Lesson 6: Percentiles and Boxplots
September 6, 2016
Wed, Sep 7
Review:
- Measuring Center with Mean and Median
- Problems with Median – SORT!
- Tutoring available Thursdays 4-6pm in GCB 201 with David Mould
Presentation:
- Percentiles
- What are Percentiles?
- How to calculate Percentiles
- To find the xth percentile
- calculate x/100 * count (rounded to the nearest integer)
- result is the position of the value in an ordered (smallest to largest) data set
- 25th percentile = 25/100 * count
- 50th percentile = 50/100 * count = Median
- 75th percentile = 75/100 * count
- Example
- Boxplots
- Quartiles and Inner Quartile Range (IQR)
- Example: Kick/Punt returns by Charles Nelson during Oregon vs UC Davis game Sat, Sep 3
- {-2, 16, 27, 31, 33, 38, 46, 62}
- n = 8
- mean = 31.4
- median = 31 (position 4)
- 25th percentile = 16 (position 2)
- 75th percentile = 38 (position 6)
- Min = -2
- Max = 62
Activity:
- Product Boxplots (by hand)
- Find the five number summary for Female height and Male height from the Student Survey data
- Draw 2 boxplots, side by side, for comparison purposes.

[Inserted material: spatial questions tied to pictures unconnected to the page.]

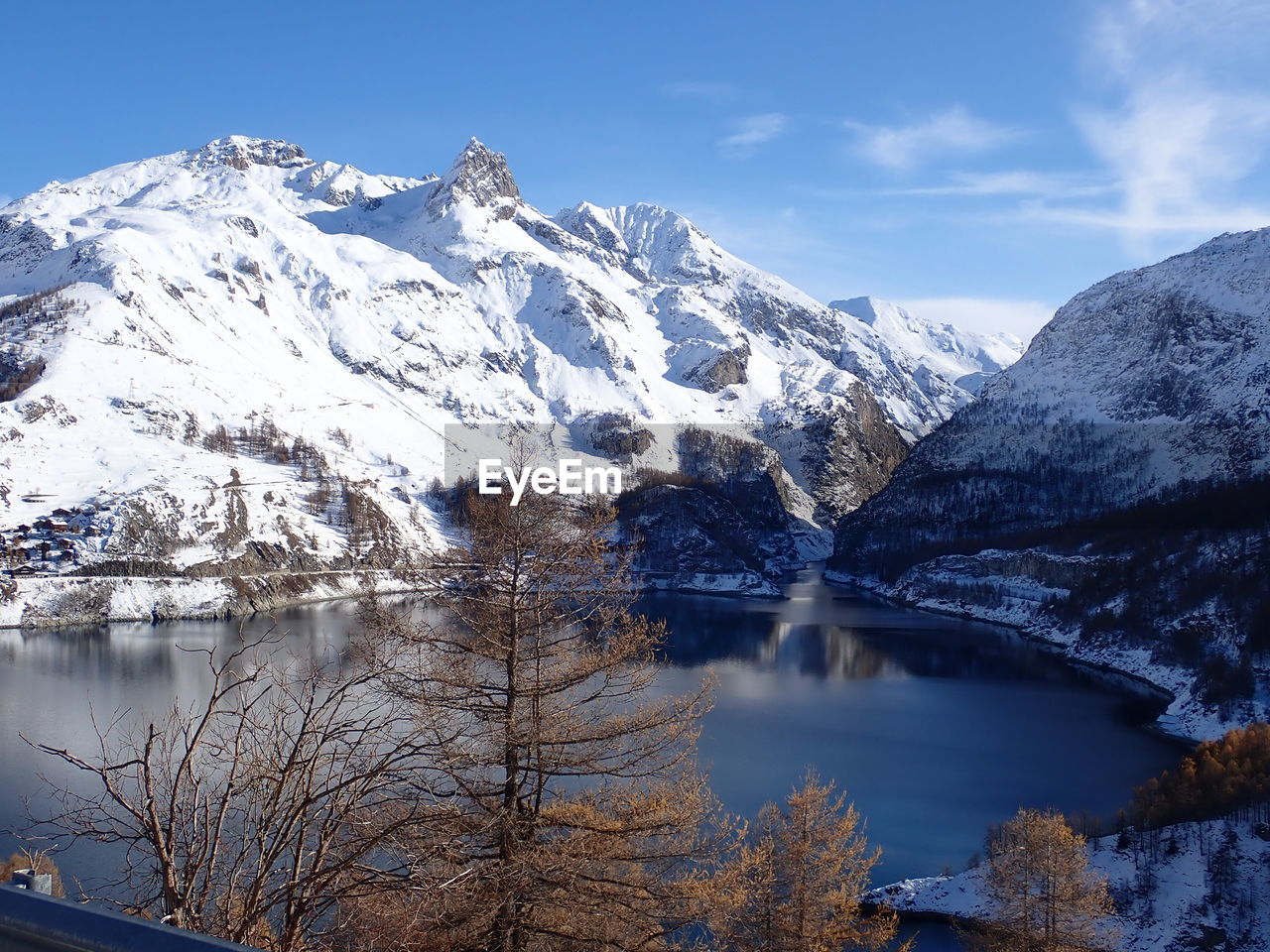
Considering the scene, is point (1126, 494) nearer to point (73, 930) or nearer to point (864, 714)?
point (864, 714)

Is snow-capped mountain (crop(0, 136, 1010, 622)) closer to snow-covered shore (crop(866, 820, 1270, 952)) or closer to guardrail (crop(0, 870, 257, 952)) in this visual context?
snow-covered shore (crop(866, 820, 1270, 952))

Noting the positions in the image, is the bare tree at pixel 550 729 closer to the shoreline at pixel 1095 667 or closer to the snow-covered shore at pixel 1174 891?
the snow-covered shore at pixel 1174 891

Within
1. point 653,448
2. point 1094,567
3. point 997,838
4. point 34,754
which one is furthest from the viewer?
point 653,448

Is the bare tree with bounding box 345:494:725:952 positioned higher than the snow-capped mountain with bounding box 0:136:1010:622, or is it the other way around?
the snow-capped mountain with bounding box 0:136:1010:622

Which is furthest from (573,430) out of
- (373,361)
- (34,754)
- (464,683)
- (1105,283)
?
(464,683)

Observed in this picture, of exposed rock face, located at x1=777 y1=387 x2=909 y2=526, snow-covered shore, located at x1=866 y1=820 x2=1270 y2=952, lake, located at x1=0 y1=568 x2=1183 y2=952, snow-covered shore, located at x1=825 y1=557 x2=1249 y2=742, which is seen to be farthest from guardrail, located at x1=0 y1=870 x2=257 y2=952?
Result: exposed rock face, located at x1=777 y1=387 x2=909 y2=526

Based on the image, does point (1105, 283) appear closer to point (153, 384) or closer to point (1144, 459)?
point (1144, 459)

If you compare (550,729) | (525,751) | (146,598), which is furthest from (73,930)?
(146,598)

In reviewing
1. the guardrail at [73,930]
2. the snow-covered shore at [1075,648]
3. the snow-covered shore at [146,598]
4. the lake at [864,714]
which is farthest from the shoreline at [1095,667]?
the guardrail at [73,930]
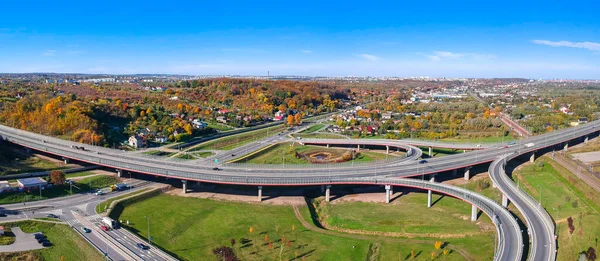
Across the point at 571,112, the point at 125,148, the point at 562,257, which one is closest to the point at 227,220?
the point at 562,257

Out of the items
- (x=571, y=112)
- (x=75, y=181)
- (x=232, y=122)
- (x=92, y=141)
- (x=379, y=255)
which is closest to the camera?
(x=379, y=255)

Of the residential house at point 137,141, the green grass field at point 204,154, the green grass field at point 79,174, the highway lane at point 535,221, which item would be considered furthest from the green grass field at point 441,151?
the green grass field at point 79,174

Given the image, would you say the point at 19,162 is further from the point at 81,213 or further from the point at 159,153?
the point at 81,213

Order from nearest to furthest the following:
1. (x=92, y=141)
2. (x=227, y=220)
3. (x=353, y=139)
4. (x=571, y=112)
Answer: (x=227, y=220), (x=92, y=141), (x=353, y=139), (x=571, y=112)

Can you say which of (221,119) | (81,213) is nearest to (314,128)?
(221,119)

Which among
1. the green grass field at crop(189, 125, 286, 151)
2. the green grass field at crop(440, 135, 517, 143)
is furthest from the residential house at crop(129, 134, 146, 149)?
the green grass field at crop(440, 135, 517, 143)

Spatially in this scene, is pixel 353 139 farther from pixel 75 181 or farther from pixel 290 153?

- Use the same scale for both box plots
- Repeat using the World Population estimate data
- Draw 4 boxplots, one per time period, side by side
- Use the same scale for all 4 boxplots
Assignment:
- Read pp. 34-38 (Quartiles, Five number summary, Boxplots)
- Watch Boxplots with Google Sheets
- Use Google Sheets
- Make a Copy of RE East Pueblo
- For each of the 3 neighborhoods: Belmont, Eastside and University
- Use the “Selling Price” variable (see Column I)
- Generate the 5 number summary
- Calculate the mean, median, 25th and 75th percentiles
- Identify the min and max values
- Produce 3 boxplots
- One boxplot per neighborhood, i.e., Belmont, Eastside and University
- Plot together on the same chart for side-by-side visual comparison
- This means using the same scale for all 3 boxplots
- You’re welcome to use Sheets or you can do it by hand (if done neatly)
2 Comments
I used sheets on my android phone. To be able to use the candlestick trend chart, I only get to use 4 arguments, not 5 as per the book. It asks for the min, open, close and max. So I used the min value, Q1 for open, Q3 for closed and max value. I then created the mean and median values separately so they will be charted next to their respective data group (belmont, mean, median….eside,mean,median) would this be okay for tests, or do I HAVE to have the median in the candlestick?
Sounds like you found a good trick for making boxplots. If the visualization works well in terms of showing the spread of the data and how the different neighborhoods compare then I’m good with it.